## Problem to solve
Extract every line of the records below that contains the string "beneath", matching case exactly.

Rows of spatial question data:
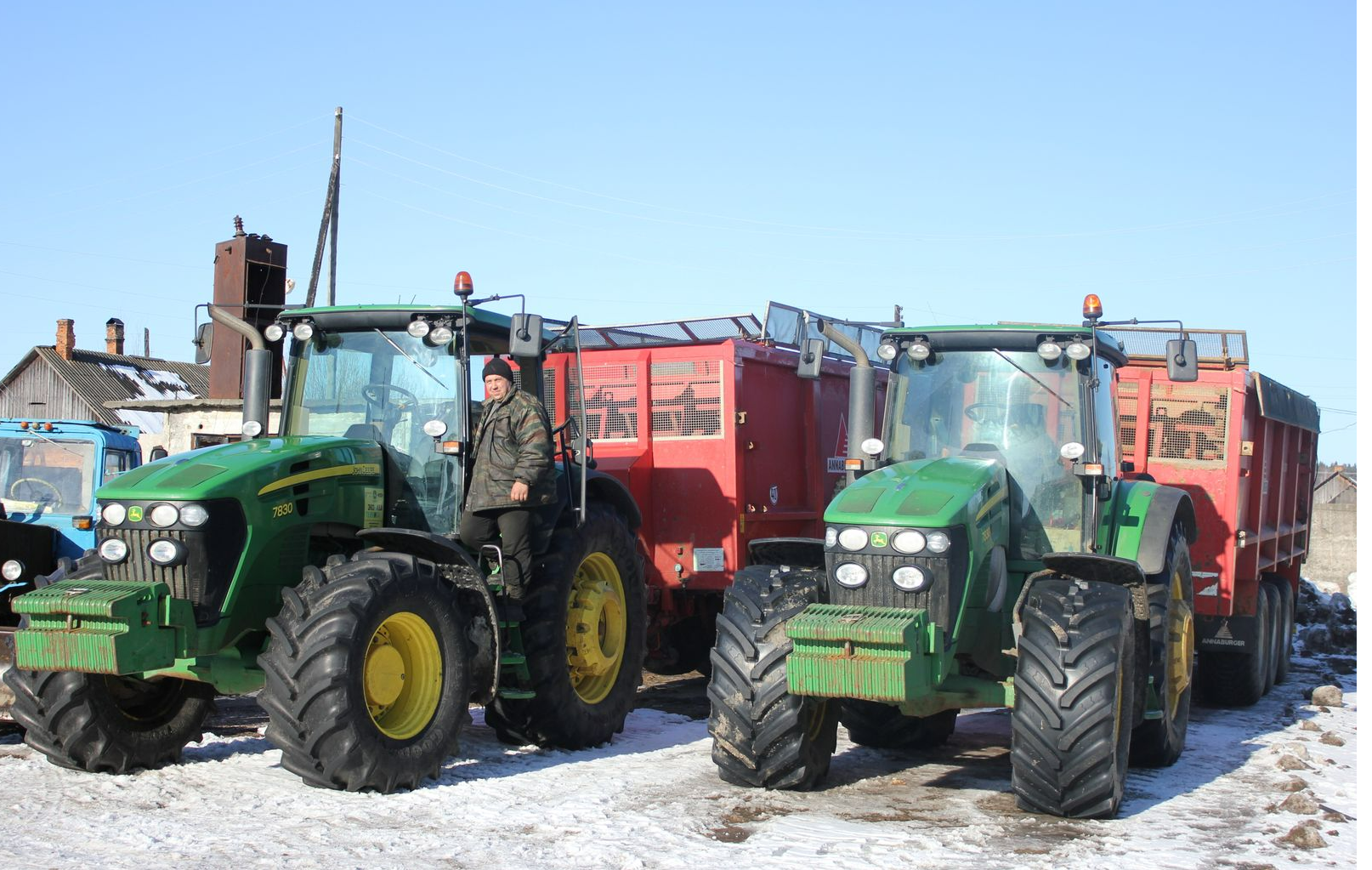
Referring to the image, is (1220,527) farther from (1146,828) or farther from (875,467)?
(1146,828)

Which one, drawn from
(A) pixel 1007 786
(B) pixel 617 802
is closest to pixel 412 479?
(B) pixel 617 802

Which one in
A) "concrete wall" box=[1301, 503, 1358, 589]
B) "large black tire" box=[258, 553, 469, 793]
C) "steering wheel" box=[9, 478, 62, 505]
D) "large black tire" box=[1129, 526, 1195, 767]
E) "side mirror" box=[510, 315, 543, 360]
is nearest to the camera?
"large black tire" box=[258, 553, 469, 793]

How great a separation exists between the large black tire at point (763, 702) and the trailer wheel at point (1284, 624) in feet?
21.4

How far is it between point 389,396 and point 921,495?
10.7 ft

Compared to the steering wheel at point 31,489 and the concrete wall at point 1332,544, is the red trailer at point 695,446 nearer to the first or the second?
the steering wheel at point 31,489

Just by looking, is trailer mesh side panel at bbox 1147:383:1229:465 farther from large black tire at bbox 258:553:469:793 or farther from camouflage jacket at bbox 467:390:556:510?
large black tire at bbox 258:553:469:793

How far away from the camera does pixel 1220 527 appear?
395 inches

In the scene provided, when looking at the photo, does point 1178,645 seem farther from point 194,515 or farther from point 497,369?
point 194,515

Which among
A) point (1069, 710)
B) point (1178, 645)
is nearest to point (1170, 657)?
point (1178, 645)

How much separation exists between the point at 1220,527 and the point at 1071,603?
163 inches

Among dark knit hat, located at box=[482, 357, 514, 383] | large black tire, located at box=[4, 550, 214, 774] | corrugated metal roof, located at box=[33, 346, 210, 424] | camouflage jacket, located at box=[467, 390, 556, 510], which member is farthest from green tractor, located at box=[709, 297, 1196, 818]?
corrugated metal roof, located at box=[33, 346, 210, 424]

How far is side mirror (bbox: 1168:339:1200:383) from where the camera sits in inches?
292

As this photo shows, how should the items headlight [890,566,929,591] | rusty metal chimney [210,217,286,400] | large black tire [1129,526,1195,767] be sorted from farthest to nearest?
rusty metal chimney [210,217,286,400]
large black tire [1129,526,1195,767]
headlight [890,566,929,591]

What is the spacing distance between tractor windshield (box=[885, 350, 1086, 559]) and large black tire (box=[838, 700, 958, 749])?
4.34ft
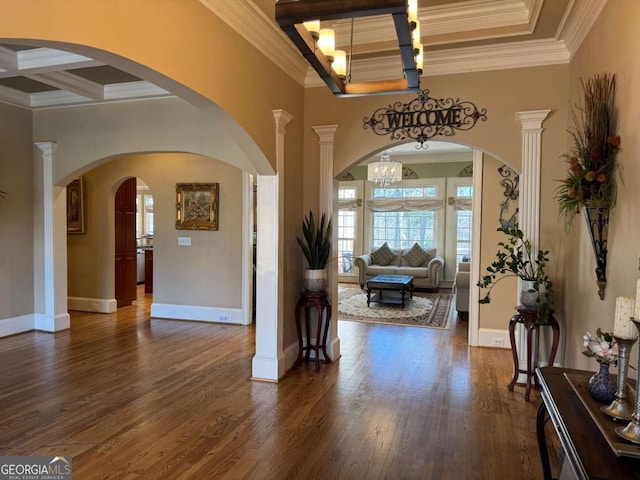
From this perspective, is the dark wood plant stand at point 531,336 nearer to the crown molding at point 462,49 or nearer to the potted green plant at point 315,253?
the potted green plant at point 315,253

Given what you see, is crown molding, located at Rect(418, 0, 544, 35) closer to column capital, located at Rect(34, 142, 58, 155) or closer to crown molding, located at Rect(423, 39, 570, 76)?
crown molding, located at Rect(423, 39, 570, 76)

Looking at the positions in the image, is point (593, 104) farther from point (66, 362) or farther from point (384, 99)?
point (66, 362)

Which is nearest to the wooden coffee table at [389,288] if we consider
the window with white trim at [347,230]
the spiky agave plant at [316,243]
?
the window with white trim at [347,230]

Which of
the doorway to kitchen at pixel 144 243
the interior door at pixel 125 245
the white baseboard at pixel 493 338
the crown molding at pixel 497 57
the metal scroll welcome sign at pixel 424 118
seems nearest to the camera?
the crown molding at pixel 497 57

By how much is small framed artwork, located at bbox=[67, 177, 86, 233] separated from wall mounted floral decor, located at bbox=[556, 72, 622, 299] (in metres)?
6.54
---
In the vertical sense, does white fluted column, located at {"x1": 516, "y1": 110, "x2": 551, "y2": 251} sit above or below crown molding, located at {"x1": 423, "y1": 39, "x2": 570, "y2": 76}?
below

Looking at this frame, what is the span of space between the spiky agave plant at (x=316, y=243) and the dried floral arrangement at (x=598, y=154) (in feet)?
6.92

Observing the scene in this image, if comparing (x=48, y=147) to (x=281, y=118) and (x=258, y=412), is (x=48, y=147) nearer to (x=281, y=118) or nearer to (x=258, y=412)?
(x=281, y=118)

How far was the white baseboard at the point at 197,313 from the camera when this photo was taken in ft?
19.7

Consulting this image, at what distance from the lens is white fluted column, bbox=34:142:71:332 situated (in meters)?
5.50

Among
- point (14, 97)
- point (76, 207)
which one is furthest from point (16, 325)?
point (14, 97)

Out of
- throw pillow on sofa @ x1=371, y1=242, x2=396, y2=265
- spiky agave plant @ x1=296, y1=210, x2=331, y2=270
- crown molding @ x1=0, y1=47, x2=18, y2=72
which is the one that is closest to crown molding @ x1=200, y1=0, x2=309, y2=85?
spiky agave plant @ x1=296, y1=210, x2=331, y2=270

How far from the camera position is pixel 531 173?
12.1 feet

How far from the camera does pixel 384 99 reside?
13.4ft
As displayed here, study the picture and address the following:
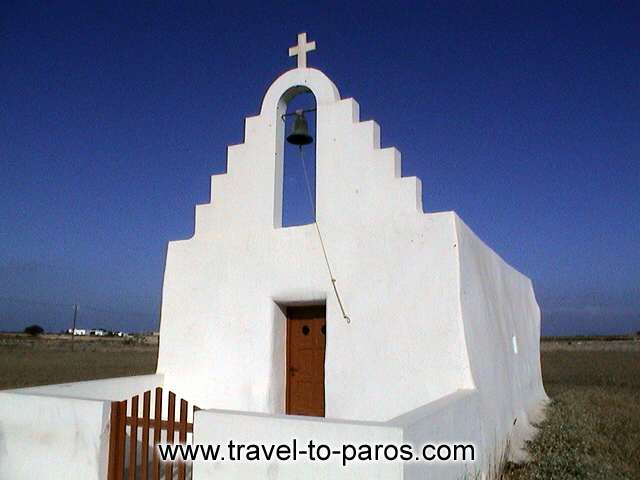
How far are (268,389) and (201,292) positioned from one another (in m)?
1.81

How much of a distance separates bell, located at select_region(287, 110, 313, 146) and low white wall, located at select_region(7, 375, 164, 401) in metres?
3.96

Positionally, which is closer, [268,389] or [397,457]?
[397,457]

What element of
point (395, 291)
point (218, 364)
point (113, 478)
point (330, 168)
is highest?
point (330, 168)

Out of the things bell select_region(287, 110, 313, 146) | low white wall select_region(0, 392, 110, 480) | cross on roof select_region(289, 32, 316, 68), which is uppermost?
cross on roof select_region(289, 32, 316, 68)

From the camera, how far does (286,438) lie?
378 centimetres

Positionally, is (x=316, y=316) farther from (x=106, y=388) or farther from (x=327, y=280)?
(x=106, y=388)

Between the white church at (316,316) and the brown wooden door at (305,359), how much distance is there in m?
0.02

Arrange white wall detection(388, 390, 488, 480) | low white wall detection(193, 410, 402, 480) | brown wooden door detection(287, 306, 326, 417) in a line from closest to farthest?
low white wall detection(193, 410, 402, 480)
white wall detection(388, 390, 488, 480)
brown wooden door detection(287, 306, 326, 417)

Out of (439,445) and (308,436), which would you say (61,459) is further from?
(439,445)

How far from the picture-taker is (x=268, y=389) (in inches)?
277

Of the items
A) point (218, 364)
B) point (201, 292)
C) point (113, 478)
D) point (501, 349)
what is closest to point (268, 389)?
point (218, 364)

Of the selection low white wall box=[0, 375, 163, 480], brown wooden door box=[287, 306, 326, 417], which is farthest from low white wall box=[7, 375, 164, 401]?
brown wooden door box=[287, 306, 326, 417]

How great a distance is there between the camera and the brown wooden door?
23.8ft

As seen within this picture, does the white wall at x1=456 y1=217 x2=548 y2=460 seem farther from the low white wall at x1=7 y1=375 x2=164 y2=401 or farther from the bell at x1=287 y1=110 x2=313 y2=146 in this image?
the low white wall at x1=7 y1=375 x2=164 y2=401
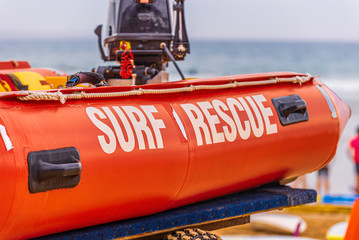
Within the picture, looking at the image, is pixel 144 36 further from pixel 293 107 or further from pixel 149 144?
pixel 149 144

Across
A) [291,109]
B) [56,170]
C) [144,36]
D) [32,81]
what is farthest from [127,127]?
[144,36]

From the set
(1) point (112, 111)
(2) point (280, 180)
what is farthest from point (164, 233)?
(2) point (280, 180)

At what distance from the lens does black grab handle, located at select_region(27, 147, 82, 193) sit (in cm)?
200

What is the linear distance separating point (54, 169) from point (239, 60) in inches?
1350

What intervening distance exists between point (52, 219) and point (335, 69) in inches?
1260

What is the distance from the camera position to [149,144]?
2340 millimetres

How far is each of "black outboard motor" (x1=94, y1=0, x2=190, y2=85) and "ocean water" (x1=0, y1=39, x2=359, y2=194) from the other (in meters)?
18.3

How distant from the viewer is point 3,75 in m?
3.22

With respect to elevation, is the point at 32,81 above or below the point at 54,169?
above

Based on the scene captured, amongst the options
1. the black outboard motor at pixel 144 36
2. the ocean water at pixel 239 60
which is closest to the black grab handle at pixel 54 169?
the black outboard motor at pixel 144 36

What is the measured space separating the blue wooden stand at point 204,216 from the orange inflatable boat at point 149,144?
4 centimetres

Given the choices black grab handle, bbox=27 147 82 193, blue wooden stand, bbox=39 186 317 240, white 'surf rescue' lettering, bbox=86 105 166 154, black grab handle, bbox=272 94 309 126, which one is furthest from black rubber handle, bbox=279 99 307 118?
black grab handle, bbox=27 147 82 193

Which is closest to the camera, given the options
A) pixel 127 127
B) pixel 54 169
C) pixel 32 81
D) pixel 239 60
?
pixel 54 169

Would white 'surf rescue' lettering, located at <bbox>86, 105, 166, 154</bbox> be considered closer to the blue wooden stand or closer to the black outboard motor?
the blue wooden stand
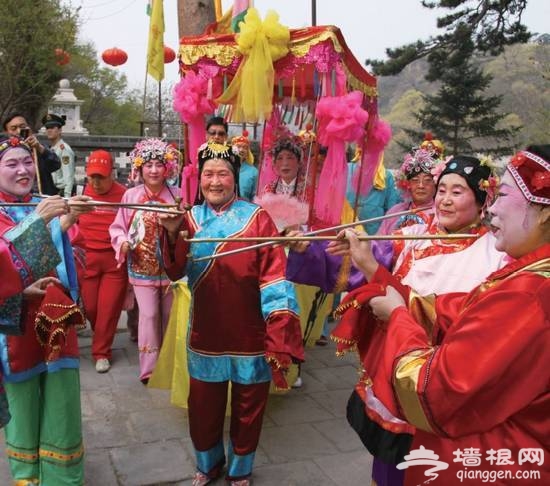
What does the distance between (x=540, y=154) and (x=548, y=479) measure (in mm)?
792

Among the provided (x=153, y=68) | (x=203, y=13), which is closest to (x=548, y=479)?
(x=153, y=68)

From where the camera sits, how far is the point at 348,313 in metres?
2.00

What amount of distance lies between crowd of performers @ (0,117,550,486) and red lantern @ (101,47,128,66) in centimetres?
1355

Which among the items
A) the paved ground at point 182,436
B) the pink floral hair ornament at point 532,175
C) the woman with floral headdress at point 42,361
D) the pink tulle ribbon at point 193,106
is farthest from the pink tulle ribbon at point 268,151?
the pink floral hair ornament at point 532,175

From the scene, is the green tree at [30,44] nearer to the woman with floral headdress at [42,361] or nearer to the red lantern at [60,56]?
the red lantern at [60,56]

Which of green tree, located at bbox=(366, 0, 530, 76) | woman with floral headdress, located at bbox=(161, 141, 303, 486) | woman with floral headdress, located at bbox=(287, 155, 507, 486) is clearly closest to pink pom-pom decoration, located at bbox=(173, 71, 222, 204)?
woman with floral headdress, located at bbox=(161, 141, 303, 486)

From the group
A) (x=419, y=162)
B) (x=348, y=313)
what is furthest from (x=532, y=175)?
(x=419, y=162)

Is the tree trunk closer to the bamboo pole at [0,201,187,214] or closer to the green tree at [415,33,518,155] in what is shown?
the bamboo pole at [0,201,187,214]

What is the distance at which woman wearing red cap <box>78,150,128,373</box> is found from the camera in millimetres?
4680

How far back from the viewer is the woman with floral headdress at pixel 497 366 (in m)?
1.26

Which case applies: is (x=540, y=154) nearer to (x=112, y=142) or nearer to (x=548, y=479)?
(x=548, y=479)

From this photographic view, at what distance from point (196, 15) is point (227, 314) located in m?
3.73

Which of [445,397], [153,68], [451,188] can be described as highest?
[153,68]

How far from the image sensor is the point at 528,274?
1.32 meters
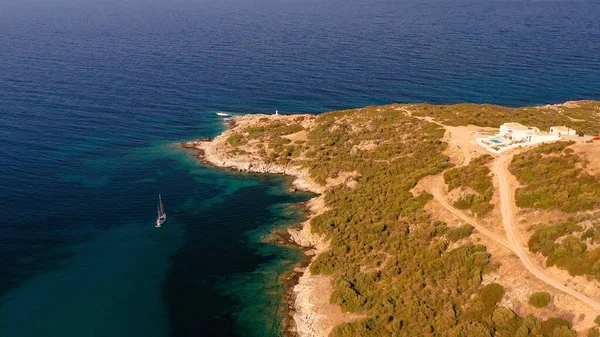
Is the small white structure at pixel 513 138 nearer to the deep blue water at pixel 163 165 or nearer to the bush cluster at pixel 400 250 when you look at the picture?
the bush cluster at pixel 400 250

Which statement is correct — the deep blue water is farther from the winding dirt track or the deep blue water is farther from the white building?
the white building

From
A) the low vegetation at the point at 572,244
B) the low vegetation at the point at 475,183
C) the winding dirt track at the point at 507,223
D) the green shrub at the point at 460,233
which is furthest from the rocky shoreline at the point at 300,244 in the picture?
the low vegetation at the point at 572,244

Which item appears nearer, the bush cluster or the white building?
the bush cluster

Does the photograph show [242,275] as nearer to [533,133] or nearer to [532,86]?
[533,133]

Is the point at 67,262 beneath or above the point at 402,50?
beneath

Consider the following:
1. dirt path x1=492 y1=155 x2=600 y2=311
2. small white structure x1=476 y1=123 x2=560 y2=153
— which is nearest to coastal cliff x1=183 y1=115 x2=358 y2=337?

## Answer below
Is the point at 67,262 beneath or above the point at 402,50?
beneath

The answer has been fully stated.